## Assigned task:
Starting with the line that contains "COUNTRY MATTERS TV", give again exactly and only each line through the end of the records; include the last line and exclude pictures.

## Data in this exercise:
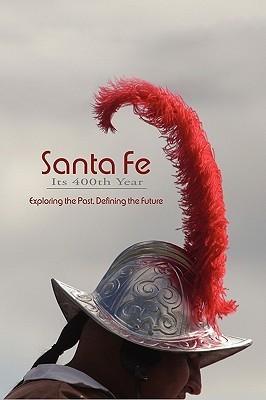 Santa Fe, Its 400th Year Rob Dean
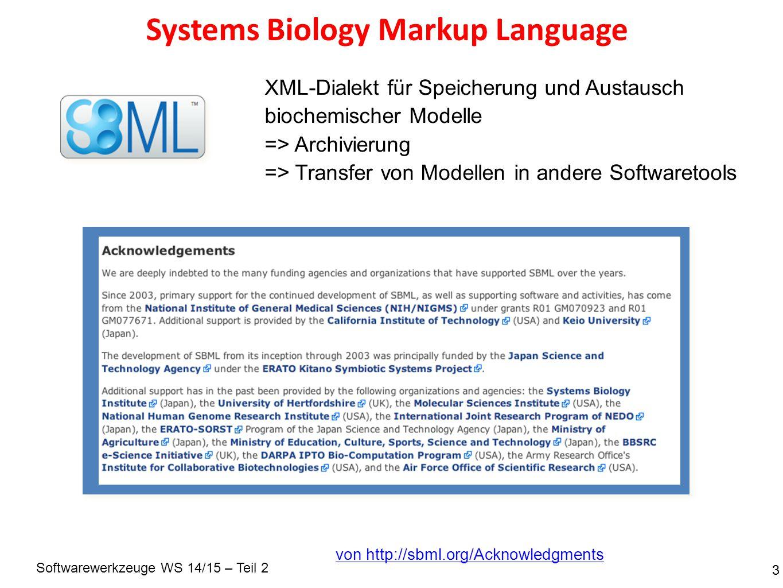 Softwarewerkzeuge WS 14/15 – Teil 2 SBML <= XML 4 XML = eXtensible Markup Language hierarchische Baumstruktur: => Schachtelung von … oder genau ein Wurzelobjekt: Aktuelle Dialekte: SBML Level 1, Version 2 SBML Level 2, Version 4, Release 1 Level: globale Zielrichtung, Sprachumfang Version: Features und Definitionen Release: Bug-fixes siehe http://sbml.org/Documents/Specifications http://precedings.nature.com/documents/2715/version/1 http://www.sbml.org/specifications/sbml-level-1/version-2/sbml-level-1-v2.pdf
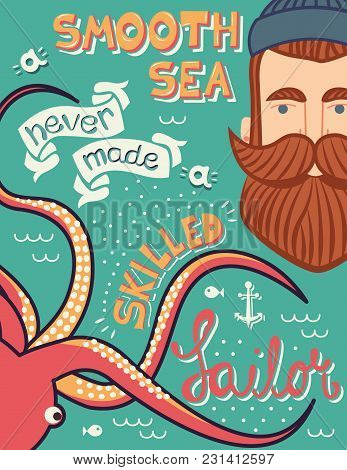 A Smooth Sea Never Made A Skilled Sailor Illustration, Hand-drawn Poster Design With Hand-lettering,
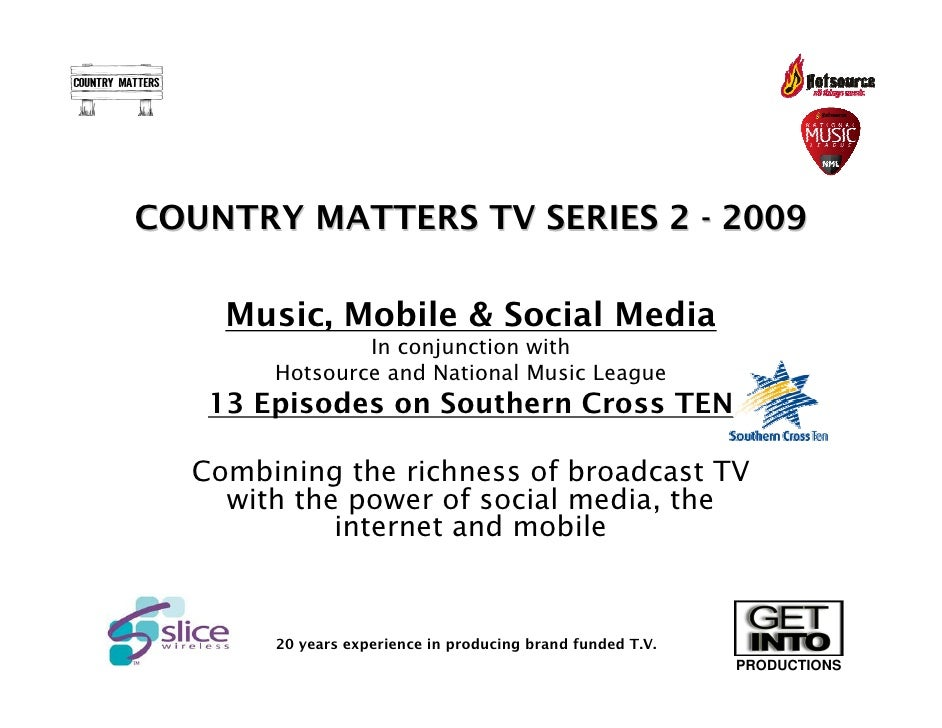 COUNTRY MATTERS TV SERIES 2 - 2009      Music, Mobile & Social Media                In conjunction with        Hotsource a...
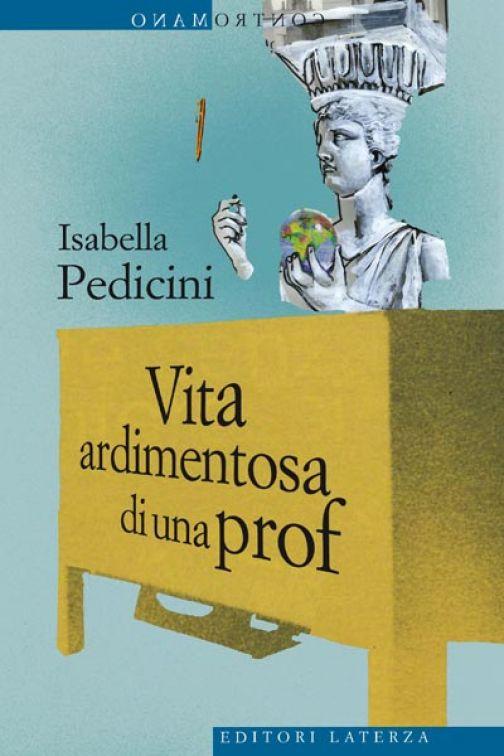 """Il nuovo libro di Isabella Pedicini, """"Vita ardimentosa di una prof"""": doppia presentazione nel Sannio"""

## Exercise solution:
 COUNTRY MATTERS TV SERIES 2 - 2009      Music, Mobile & Social Media                In conjunction with        Hotsource a...
 """Il nuovo libro di Isabella Pedicini, """"Vita ardimentosa di una prof"""": doppia presentazione nel Sannio"""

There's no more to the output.